→ Kutipan Halaman:
# # # # #

RITMEEKALTIM — Putusan Mahkamah Konstitusi mengenal Pasal 169 Huruf q Undang-Undang Nomor 17 Tahun 2017 tentang Pemilu, yang dibacakan pada Senin (16/10/2023), khususnya terkait syarat usia menjadi calon presiden dan calon wakil presiden, menunjukkan “palu hakim telah patah di hadapan politik”.
Sebagai sebuah pengujian, sesungguhnya pengujian undang-undang, termasuk Undang-Undang Pemilu, adalah hal biasa saja. Namun, kali ini menjadi luar biasa karena dikaitkan dengan upaya mendorong anak Presiden Joko Widodo, yakni Gibran Rakabuming Raka, untuk menjadi calon wakil presiden (cawapres).
Anak Presiden yang belum berusia 40 tahun, tetapi sudah menjadi wali kota (jabatan elected official), itu hendak dimajukan sebagai cawapres. Riuhnya isu ini juga memunculkan sorotan terhadap praktik “politik dinasti”, dan komentar miring yang mengangap Mahkamah Konstitusi (MK) tak lebih hanya menjadi “mahkamah keluarga”.
Putusan MK
Jika mau disederhanakan, ada dua isu besar di dalam 13 permohonan yang diajukan para pemohon. Pertama, yang berkaitan dengan batas usia minimal menjadi capres/cawapres, yang dalam ketentuan sekurangnya adalah 40 tahun. Kedua, mengenai syarat “pengalaman pada jabatan lainnya” yang dianggap dapat menjadi faktor yang mengesampingkan syarat usia 40 tahun tersebut.
Dari beberapa perkara yang dibacakan, awalnya terasa ada angin segar. Pada Putusan Nomor 29/PUU-XXI/2023, MK membangun argumentasi yang cukup rapi dan solid. MK membahas original intent pembahasan UUD 1945, termasuk pandangan fraksi, dengan menegaskan bahwa penentuan usia minimal capres dan cawapres adalah ranah pembentuk undang-undang (proses legislasi).
Selain itu, juga dijelaskan dengan baik bahwa tidak ada praktik (constitutional convention) yang bisa dipakai untuk membenarkan bahwa harus ada parameter usia tertentu. Oleh karena itu, MK menolak permohonan para pemohon untuk menurunkan batas usia minimum capres/cawapres dari 40 tahun menjadi 35 tahun.

# # # # #

→ Kutipan Sumber:
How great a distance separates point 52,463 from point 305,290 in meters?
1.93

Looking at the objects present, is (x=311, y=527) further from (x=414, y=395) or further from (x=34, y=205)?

# # # # #

→ Latihan Soal:
A – Ringkas kutipan halaman di atas dalam dua kalimat.
B – Tulis ulang bagian kutipan halaman yang dimulai dengan "RITMEEKALTIM — Putusan" dan berlanjut sampai "wakil presiden (cawapres).", dengan mengganti "Pemilu" menjadi "Pemilihan Umum".

→ Hasil Latihan:
A – Putusan Mahkamah Konstitusi tentang syarat usia capres dan cawapres menjadi luar biasa karena dikaitkan dengan upaya mendorong Gibran Rakabuming Raka, anak Presiden Joko Widodo yang belum berusia 40 tahun, menjadi cawapres, sehingga memunculkan sorotan terhadap praktik politik dinasti. Dalam Putusan Nomor 29/PUU-XXI/2023, MK menegaskan bahwa penentuan usia minimal capres dan cawapres adalah ranah pembentuk undang-undang dan menolak permohonan untuk menurunkan batas usia minimum dari 40 tahun menjadi 35 tahun.

B –
RITMEEKALTIM — Putusan Mahkamah Konstitusi mengenal Pasal 169 Huruf q Undang-Undang Nomor 17 Tahun 2017 tentang Pemilihan Umum, yang dibacakan pada Senin (16/10/2023), khususnya terkait syarat usia menjadi calon presiden dan calon wakil presiden, menunjukkan “palu hakim telah patah di hadapan politik”.
Sebagai sebuah pengujian, sesungguhnya pengujian undang-undang, termasuk Undang-Undang Pemilihan Umum, adalah hal biasa saja. Namun, kali ini menjadi luar biasa karena dikaitkan dengan upaya mendorong anak Presiden Joko Widodo, yakni Gibran Rakabuming Raka, untuk menjadi calon wakil presiden (cawapres).